─── RECORDS FOR THE EXERCISE ───

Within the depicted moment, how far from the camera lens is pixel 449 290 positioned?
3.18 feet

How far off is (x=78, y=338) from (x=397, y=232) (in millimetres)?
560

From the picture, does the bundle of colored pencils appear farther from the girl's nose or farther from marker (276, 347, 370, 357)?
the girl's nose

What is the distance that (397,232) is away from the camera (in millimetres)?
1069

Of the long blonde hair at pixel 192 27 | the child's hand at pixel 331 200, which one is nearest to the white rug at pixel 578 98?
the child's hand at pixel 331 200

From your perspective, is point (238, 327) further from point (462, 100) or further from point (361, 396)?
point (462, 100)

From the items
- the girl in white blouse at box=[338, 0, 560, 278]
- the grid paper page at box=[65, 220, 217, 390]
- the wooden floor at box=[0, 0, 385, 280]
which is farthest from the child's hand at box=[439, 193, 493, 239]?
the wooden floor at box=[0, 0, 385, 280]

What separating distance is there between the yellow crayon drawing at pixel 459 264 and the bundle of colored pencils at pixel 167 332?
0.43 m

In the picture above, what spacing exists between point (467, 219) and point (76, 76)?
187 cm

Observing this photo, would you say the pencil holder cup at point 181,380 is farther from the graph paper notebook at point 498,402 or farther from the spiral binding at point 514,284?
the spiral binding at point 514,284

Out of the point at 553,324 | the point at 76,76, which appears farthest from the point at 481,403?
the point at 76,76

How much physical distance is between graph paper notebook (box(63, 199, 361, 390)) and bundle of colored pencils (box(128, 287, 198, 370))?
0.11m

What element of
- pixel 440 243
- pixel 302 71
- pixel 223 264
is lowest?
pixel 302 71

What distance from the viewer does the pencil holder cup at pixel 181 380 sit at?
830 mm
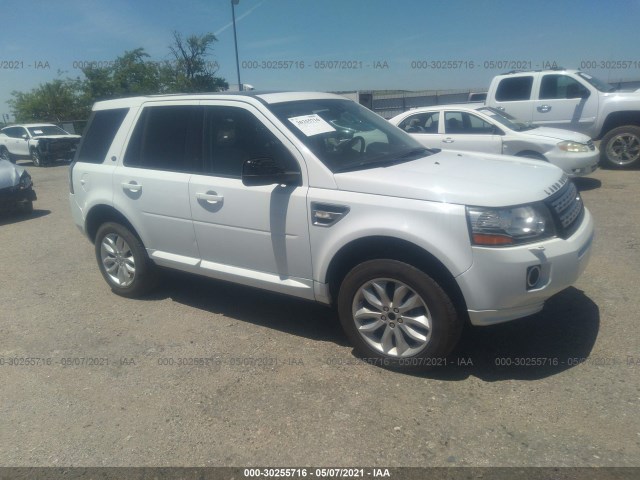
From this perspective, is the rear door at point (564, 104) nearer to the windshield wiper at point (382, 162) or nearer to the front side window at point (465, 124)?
the front side window at point (465, 124)

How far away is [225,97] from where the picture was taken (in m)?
4.26

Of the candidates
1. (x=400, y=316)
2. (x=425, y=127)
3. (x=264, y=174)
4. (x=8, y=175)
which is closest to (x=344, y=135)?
(x=264, y=174)

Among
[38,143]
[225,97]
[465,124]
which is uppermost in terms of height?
[225,97]

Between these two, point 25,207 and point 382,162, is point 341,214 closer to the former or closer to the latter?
point 382,162

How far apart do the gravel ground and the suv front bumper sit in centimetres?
53

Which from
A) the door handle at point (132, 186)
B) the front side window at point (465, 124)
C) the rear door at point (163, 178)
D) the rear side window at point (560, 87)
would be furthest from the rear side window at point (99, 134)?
the rear side window at point (560, 87)

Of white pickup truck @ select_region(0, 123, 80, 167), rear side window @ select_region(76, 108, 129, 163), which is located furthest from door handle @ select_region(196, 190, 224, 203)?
white pickup truck @ select_region(0, 123, 80, 167)

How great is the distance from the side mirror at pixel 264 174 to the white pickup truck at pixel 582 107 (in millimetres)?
9062

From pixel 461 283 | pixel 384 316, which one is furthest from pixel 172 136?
pixel 461 283

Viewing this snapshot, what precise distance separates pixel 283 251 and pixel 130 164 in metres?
1.94

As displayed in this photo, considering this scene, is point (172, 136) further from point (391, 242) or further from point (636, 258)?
point (636, 258)

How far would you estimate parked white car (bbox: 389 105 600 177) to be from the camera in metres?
8.62

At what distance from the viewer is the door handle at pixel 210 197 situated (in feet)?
13.4

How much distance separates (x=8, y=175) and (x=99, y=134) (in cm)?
Result: 560
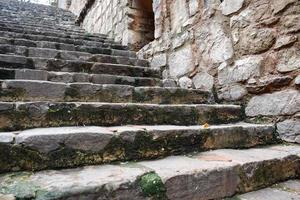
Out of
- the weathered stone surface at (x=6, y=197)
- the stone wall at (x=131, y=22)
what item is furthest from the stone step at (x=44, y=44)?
the weathered stone surface at (x=6, y=197)

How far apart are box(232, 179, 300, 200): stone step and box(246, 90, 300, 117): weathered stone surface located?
0.54 metres

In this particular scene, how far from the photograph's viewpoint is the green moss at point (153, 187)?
1.17 m

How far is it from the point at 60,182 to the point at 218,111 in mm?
1387

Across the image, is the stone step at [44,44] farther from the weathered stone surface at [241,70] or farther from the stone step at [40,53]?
the weathered stone surface at [241,70]

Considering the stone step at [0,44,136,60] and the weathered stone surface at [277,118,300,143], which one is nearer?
the weathered stone surface at [277,118,300,143]

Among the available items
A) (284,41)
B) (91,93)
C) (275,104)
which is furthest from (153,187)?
(284,41)

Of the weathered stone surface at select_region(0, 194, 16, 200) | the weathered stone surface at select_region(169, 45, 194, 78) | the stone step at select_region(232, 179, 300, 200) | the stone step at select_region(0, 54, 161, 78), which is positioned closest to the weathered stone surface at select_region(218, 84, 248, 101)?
the weathered stone surface at select_region(169, 45, 194, 78)

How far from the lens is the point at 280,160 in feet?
5.14

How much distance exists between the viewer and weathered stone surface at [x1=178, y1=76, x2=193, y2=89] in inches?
115

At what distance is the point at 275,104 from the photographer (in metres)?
2.02

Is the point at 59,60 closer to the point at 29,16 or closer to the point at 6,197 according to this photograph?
the point at 6,197

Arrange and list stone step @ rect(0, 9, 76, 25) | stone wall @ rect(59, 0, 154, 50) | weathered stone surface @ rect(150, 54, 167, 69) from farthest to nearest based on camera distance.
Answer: stone step @ rect(0, 9, 76, 25) < stone wall @ rect(59, 0, 154, 50) < weathered stone surface @ rect(150, 54, 167, 69)

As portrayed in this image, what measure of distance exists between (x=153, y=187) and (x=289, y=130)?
3.86 feet

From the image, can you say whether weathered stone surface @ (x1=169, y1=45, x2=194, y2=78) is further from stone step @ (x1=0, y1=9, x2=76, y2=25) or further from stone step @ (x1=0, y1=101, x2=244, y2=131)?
stone step @ (x1=0, y1=9, x2=76, y2=25)
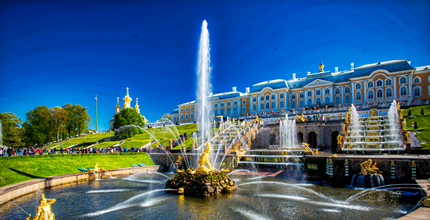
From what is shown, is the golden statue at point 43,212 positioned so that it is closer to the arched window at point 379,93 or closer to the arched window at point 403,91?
the arched window at point 379,93

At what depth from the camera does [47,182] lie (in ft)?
54.5

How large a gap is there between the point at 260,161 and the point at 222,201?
467 inches

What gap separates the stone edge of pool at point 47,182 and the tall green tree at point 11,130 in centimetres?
3090

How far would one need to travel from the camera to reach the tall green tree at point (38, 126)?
46938 millimetres

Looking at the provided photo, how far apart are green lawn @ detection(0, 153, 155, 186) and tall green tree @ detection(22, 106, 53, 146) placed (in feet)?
97.6

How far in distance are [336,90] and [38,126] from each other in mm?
64342

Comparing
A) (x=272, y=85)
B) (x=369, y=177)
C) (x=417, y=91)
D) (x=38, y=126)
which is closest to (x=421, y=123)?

───

STATED PROBLEM
Extract each line of the records above that contains the string "rear". Case counts.

RIGHT ANSWER
From this perspective, is the rear door at point (564, 104) nearer to the windshield wiper at point (382, 162) or nearer to the front side window at point (465, 124)?
C) the rear door at point (163, 178)
D) the rear side window at point (560, 87)
would be furthest from the rear side window at point (99, 134)?
the rear side window at point (560, 87)
Of white pickup truck @ select_region(0, 123, 80, 167), rear side window @ select_region(76, 108, 129, 163), which is located furthest from door handle @ select_region(196, 190, 224, 203)?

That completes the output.